Copy out, word for word, the full forum answer below about whether assembly code should call C library functions.

**Reading text**
------------------------------------

Most of the time the answer is NO, specially when dealing with libraries like libc, libm or some other made to be use in C language. Why not?
Lots of standard (ISO 9899) functions are "intrinsic", meaning the compiler knows how to optimize them, avoiding function calls. One example is printf. This call:
printf( "Hello\n" );
Is translated, again, most of the time, to a single call to fputs or write (or a variant called io_write) function, which are faster! To call the printf here is really slow and the compiler knows it.
There are other examples: abs(), for instance, usually is translated not to call, as we can see below:
; int f( int x ) { return abs(x); }
f:
mov eax,edi
neg eax
cmovs eax,edi
ret
So, to call abs() -- present on libc, is superfluous.
And, as I said before, good C compilers (GCC, CLANG, Intel C++), avoid some penalties for performance which the average assembly programmer don't pay any atention (branch mis-predictions, uneccessary data propagation, cache misses, over usage of the stack...).
When assembly is a good idea then? Well... when the high level language compiler don't do a good job. This happens sometimes, specially on not well designed code. I tend to think abour assembly only in termos of performance. If your C code can be improved a lot (more then 100%, as an example), then -- and only then -- assembly can be a good ideia.
Another area is where it is difficult to do something in pure C. Let's say we want to set the direction flag and move some block of data backwards. Using ISO 9899 C this is not possible using memcpy() or movemem(). In most modern C/C++ compilers this isn't possible as well. Assembly can be the answer.

------------------------------------

**Given records**
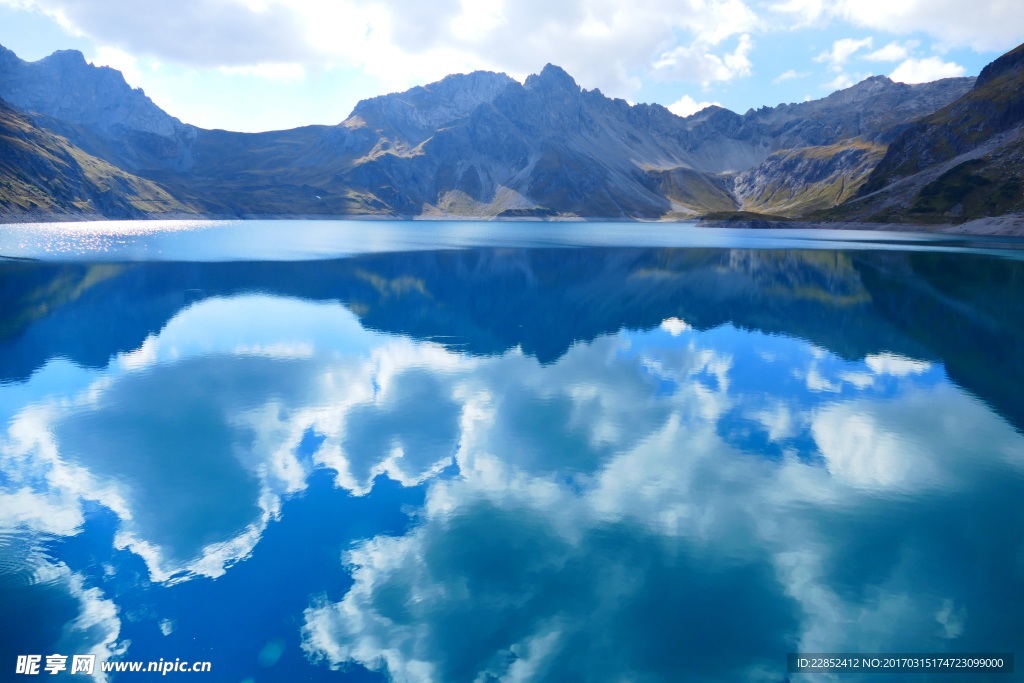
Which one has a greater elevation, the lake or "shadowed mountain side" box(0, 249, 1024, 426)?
"shadowed mountain side" box(0, 249, 1024, 426)

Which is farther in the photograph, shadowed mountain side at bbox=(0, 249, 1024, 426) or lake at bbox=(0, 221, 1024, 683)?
shadowed mountain side at bbox=(0, 249, 1024, 426)

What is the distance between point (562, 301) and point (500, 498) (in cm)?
5403

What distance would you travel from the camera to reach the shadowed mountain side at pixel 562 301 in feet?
171

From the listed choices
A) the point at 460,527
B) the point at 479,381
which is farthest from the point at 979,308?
the point at 460,527

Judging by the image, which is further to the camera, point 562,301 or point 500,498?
point 562,301

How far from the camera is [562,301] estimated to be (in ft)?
252

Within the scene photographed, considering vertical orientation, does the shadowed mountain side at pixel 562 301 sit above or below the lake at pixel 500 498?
above

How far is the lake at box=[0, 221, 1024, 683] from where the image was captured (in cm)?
1680

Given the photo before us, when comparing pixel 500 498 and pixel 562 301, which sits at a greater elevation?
pixel 562 301

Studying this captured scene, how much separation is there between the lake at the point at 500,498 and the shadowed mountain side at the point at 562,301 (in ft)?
2.95

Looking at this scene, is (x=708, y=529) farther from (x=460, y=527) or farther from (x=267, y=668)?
(x=267, y=668)

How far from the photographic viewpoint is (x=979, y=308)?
69375mm

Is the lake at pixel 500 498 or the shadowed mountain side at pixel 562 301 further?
the shadowed mountain side at pixel 562 301

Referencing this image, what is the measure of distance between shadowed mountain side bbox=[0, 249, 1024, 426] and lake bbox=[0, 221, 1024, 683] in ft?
2.95
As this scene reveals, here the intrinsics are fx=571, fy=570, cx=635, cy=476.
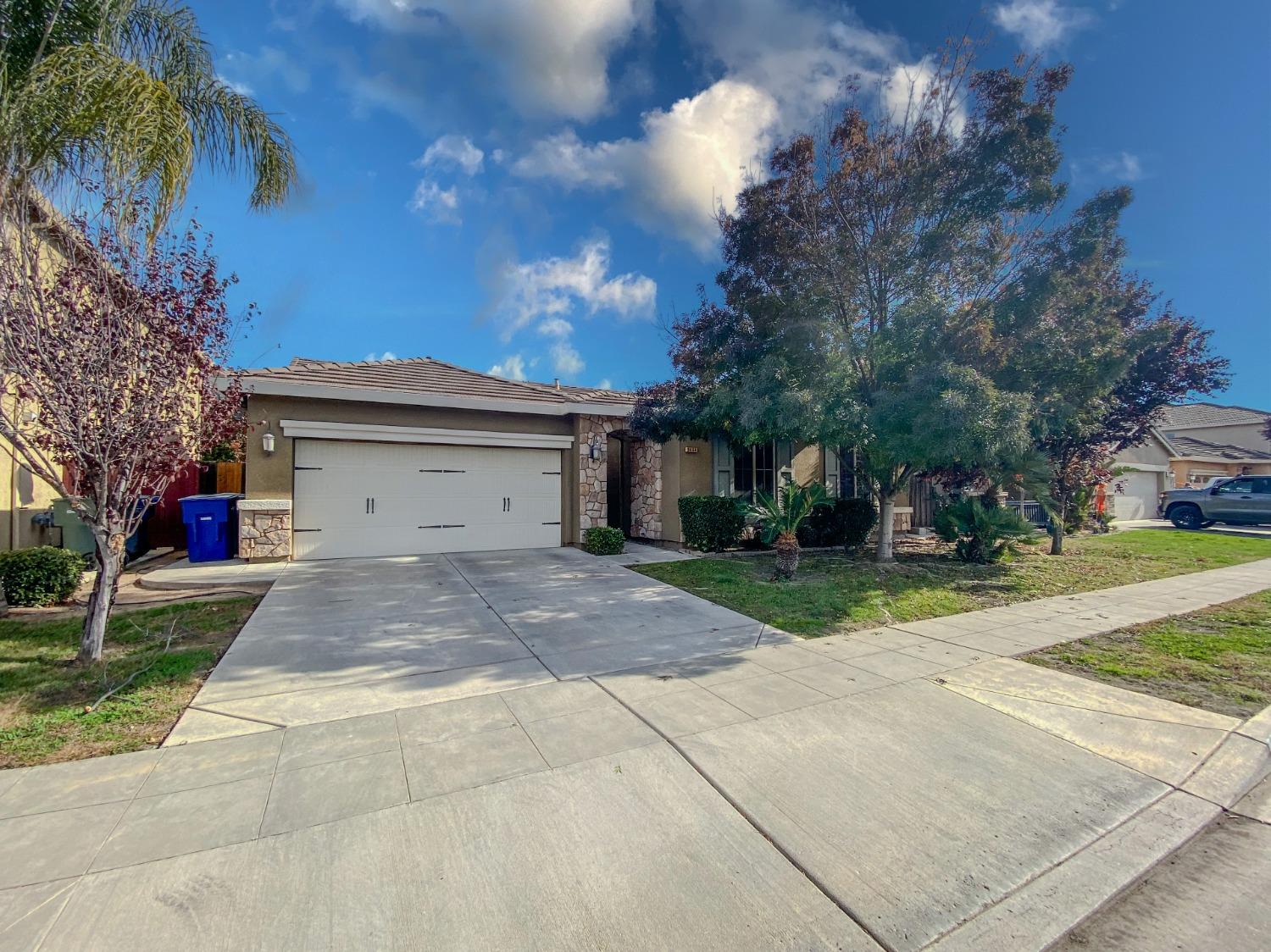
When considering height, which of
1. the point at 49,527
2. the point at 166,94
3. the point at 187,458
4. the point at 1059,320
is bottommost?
the point at 49,527

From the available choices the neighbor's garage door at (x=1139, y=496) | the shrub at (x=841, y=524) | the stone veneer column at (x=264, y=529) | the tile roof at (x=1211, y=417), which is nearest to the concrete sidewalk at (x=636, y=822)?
the stone veneer column at (x=264, y=529)

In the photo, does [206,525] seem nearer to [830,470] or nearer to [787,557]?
[787,557]

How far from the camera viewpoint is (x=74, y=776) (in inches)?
122

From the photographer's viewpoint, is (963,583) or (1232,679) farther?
(963,583)

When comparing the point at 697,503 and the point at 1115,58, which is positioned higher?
the point at 1115,58

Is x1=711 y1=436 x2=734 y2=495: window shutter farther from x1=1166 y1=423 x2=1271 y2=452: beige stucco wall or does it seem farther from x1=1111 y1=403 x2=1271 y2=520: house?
x1=1166 y1=423 x2=1271 y2=452: beige stucco wall

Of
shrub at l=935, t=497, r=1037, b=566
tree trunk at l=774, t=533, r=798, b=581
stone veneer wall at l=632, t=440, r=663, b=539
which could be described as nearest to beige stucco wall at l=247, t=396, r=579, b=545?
stone veneer wall at l=632, t=440, r=663, b=539

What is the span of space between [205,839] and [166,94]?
5946 mm

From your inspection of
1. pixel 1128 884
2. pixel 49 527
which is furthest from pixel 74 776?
pixel 49 527

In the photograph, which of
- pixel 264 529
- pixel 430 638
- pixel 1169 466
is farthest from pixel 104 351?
pixel 1169 466

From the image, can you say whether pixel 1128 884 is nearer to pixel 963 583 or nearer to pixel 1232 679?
pixel 1232 679

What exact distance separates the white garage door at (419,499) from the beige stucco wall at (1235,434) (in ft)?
114

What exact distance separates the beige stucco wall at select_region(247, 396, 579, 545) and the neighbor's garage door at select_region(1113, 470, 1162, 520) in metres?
21.3

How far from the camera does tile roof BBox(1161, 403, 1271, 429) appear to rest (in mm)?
30203
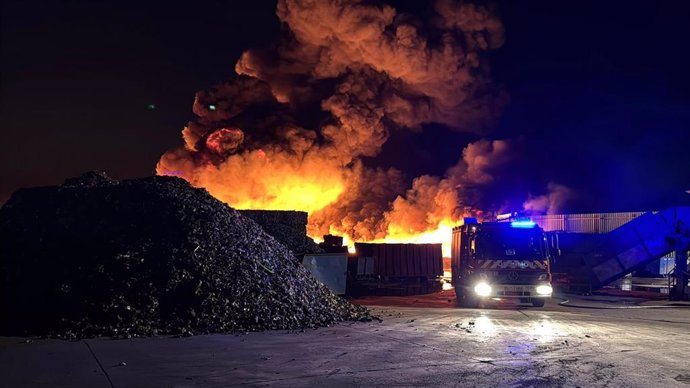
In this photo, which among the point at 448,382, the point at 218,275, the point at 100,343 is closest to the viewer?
the point at 448,382

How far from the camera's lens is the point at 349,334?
1237 cm

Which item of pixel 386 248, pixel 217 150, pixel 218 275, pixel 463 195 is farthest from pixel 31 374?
pixel 217 150

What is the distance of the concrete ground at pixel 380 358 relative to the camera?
8086mm

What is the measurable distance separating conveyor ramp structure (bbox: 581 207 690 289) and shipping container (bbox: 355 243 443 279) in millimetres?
5721

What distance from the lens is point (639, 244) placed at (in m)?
21.6

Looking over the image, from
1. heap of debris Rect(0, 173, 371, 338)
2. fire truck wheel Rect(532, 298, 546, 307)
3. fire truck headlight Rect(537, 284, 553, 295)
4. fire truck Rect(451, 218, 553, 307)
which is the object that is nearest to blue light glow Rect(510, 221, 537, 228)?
fire truck Rect(451, 218, 553, 307)

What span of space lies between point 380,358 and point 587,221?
93.3 feet

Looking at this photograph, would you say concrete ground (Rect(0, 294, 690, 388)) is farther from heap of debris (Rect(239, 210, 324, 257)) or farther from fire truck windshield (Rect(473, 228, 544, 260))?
heap of debris (Rect(239, 210, 324, 257))

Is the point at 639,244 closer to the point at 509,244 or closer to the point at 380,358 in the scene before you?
the point at 509,244

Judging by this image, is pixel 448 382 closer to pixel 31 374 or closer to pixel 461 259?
A: pixel 31 374

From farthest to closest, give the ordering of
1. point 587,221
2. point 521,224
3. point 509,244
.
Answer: point 587,221 → point 521,224 → point 509,244

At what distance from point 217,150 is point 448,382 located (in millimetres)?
35937

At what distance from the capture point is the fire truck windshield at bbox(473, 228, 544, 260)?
18.0m

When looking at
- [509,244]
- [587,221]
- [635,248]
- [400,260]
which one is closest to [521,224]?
[509,244]
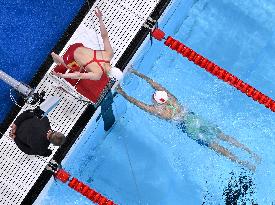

------------------------------------

**Final answer**
Most of the time the answer is NO, specially when dealing with libraries like libc, libm or some other made to be use in C language. Why not?
Lots of standard (ISO 9899) functions are "intrinsic", meaning the compiler knows how to optimize them, avoiding function calls. One example is printf. This call:
printf( "Hello\n" );
Is translated, again, most of the time, to a single call to fputs or write (or a variant called io_write) function, which are faster! To call the printf here is really slow and the compiler knows it.
There are other examples: abs(), for instance, usually is translated not to call, as we can see below:
; int f( int x ) { return abs(x); }
f:
mov eax,edi
neg eax
cmovs eax,edi
ret
So, to call abs() -- present on libc, is superfluous.
And, as I said before, good C compilers (GCC, CLANG, Intel C++), avoid some penalties for performance which the average assembly programmer don't pay any atention (branch mis-predictions, uneccessary data propagation, cache misses, over usage of the stack...).
When assembly is a good idea then? Well... when the high level language compiler don't do a good job. This happens sometimes, specially on not well designed code. I tend to think abour assembly only in termos of performance. If your C code can be improved a lot (more then 100%, as an example), then -- and only then -- assembly can be a good ideia.
Another area is where it is difficult to do something in pure C. Let's say we want to set the direction flag and move some block of data backwards. Using ISO 9899 C this is not possible using memcpy() or movemem(). In most modern C/C++ compilers this isn't possible as well. Assembly can be the answer.